Records from a spatial question set
○ ○ ○
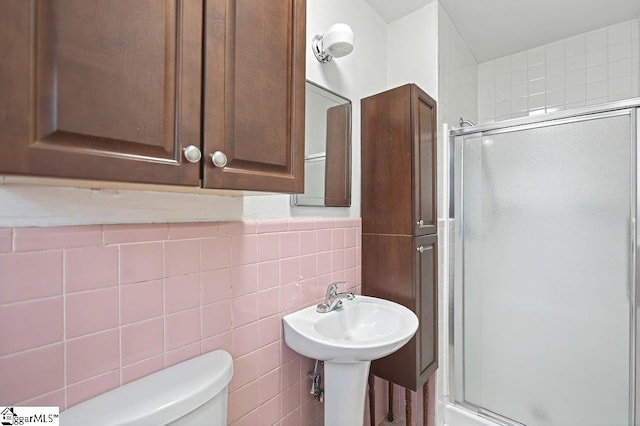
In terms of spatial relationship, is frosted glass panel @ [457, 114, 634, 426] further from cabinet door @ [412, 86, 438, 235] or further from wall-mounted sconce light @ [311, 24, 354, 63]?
wall-mounted sconce light @ [311, 24, 354, 63]

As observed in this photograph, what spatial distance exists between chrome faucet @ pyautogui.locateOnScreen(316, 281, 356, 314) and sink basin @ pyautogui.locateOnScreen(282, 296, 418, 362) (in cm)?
2

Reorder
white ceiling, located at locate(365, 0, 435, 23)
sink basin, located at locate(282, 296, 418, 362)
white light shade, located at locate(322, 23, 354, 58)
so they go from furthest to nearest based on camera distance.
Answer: white ceiling, located at locate(365, 0, 435, 23), white light shade, located at locate(322, 23, 354, 58), sink basin, located at locate(282, 296, 418, 362)

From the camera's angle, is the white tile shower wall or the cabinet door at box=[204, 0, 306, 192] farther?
the white tile shower wall

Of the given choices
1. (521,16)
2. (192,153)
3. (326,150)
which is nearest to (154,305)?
(192,153)

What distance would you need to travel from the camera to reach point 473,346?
5.97 ft

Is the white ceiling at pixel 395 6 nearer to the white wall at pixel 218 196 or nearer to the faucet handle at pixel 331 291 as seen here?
the white wall at pixel 218 196

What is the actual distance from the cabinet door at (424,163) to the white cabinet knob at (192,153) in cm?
105

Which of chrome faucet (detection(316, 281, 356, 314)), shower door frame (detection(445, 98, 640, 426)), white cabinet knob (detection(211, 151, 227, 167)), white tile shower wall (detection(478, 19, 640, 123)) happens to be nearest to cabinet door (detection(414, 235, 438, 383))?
shower door frame (detection(445, 98, 640, 426))

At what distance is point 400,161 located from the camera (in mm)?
1424

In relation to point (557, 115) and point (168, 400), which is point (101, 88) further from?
point (557, 115)

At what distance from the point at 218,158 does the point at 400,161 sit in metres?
1.01

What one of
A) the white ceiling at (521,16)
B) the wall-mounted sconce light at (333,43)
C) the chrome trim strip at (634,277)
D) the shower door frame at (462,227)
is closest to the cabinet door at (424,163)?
the shower door frame at (462,227)

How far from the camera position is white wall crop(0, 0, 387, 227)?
→ 0.62 metres

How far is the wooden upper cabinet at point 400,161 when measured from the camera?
1394mm
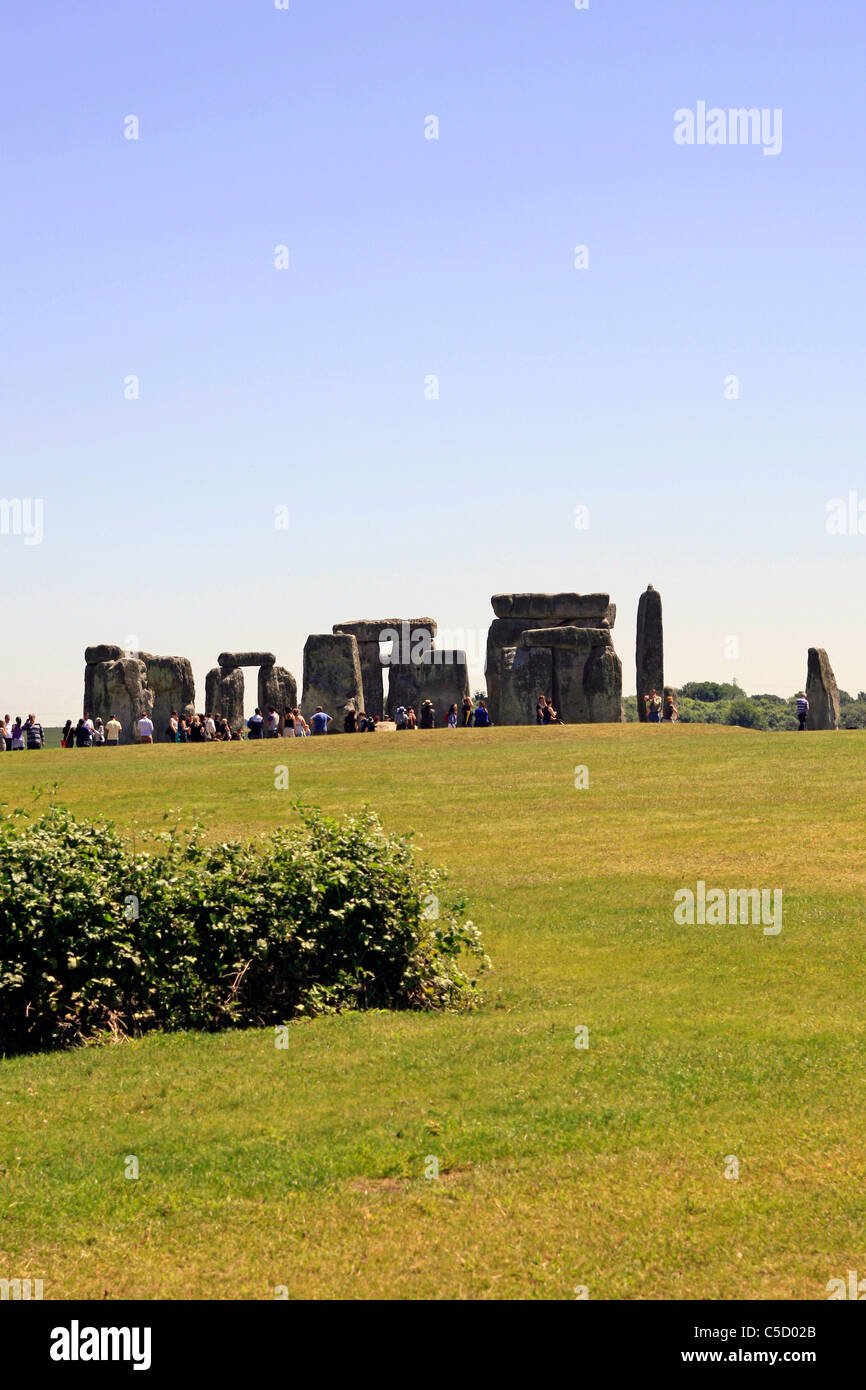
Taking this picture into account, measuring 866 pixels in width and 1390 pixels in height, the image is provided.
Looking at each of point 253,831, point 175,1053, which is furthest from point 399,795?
point 175,1053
○ ○ ○
(Exercise description)
How many lines in the listing above contain the word "shade"? Reply with the number alone.

(Task output)
2